6

На следующее утро я просыпаюсь от звука открывающейся двери. Я так спешила попасть в кровать, что даже забыла повесить табличку «Не беспокоить». Слышу осторожное «Уборка номера…» и сдавленно откликаюсь: «Позднее!» Жду, когда дверь снова закроется, переворачиваюсь в кровати и вижу семь сообщений и пять пропущенных звонков от Сета. Если бы я звонила столько раз, когда он пропал, то выглядела бы неуверенной и привязчивой. Выключаю телефон, не читая сообщений, и слезаю с кровати, чтобы собрать немногочисленные вещи. Я хочу домой. Эта поездка оказалась ошибкой. Мне нужно скорее оказаться в своей уютной квартире, где в холодильнике ждет холодная бутылка колы. Там я смогу забиться под одеяло и не вылезать, пока не придет пора возвращаться на работу. Мне хочется позвонить маме или Анне и рассказать им, что случилось, но тогда придется открыть всю правду, а к этому я еще не готова. Уже по дороге в холл я вспоминаю о Ханне и чувствую внезапное желание ее увидеть. Она единственная, кто знает, что это за пытка – делить с кем-то собственного мужа. Отправляю ей сообщение и спешу к парковке. Вчера вечером я настолько расстроилась, что забыла, где припарковала машину.
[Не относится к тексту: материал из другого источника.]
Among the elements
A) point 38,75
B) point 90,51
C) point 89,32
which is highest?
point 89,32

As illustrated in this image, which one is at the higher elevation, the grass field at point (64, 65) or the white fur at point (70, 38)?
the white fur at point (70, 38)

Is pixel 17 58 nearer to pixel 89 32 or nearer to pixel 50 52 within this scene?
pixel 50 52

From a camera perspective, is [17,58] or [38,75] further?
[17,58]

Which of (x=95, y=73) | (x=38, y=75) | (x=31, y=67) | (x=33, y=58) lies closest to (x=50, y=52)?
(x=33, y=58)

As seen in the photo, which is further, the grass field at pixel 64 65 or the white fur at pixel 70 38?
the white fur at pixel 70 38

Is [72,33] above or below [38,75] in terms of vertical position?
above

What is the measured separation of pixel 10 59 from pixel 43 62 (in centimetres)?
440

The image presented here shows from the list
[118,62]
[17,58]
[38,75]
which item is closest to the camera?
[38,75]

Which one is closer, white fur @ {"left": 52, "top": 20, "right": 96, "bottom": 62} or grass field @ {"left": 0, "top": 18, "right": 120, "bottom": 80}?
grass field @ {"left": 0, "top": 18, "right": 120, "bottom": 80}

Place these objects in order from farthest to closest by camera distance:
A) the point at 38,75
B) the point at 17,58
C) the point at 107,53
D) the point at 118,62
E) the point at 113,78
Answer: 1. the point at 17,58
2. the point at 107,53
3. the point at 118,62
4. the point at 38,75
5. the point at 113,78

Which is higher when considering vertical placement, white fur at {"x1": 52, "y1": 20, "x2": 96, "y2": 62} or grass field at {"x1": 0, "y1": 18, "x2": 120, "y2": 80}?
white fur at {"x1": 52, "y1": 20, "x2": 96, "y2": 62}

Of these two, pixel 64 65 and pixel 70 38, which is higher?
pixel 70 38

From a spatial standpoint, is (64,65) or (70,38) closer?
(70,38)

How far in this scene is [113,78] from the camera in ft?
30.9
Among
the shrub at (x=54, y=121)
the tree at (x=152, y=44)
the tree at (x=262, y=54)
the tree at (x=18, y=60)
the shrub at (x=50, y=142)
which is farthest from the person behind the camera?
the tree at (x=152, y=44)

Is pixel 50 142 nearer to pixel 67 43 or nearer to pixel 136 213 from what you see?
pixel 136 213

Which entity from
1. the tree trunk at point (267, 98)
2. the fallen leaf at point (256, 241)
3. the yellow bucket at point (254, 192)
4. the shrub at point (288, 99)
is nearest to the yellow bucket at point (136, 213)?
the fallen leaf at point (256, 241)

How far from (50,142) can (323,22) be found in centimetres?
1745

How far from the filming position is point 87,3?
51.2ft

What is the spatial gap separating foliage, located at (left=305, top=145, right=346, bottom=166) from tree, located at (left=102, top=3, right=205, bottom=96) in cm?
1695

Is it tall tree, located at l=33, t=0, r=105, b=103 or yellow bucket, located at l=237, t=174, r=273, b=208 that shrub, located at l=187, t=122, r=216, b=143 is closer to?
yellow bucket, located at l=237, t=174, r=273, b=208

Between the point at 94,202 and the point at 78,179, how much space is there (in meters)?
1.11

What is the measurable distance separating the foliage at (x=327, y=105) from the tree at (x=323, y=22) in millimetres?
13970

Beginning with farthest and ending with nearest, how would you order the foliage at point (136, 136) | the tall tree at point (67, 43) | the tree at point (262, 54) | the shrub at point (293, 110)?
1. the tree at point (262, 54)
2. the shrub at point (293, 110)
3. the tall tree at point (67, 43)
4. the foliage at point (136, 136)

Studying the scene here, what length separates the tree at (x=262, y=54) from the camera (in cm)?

Обхожу ряды автомобилей, передвигая тяжелую сумку вперед-назад по руке. Когда наконец нахожу свой и открываю дверь, то вижу букет лавандовых роз на переднем сиденье и открытку на руле. Перекладываю их на пассажирское сиденье, не читая открытки, сажусь в машину и завожу мотор. Мне не нужны его цветы и открыточные извинения. Мне нужен он: его внимание, его время, его благосклонность. Уже почти выезжаю на шоссе, моментально забыв о сообщении, отправленном Ханне, когда приходит новое смс. Я спрашивала, не хочет ли она встретиться на поздний завтрак, пока у меня есть такая возможность. От ответа сердце начинает биться сильнее.


«С удовольствием! Встретимся в 10 в «Орсон’с»? Вот адрес».


Вбиваю в телефон адрес и резко разворачиваюсь. Сегодня утром, выходя из номера, я едва посмотрелась в зеркало. Дожидаясь зеленого сигнала на светофоре, я опускаю солнцезащитный козырек, открываю зеркало и изучаю собственное лицо. Бледное и безжизненное, с опухшими от вчерашнего плача глазами. Копаюсь в сумочке в поисках помады и быстро крашу губы.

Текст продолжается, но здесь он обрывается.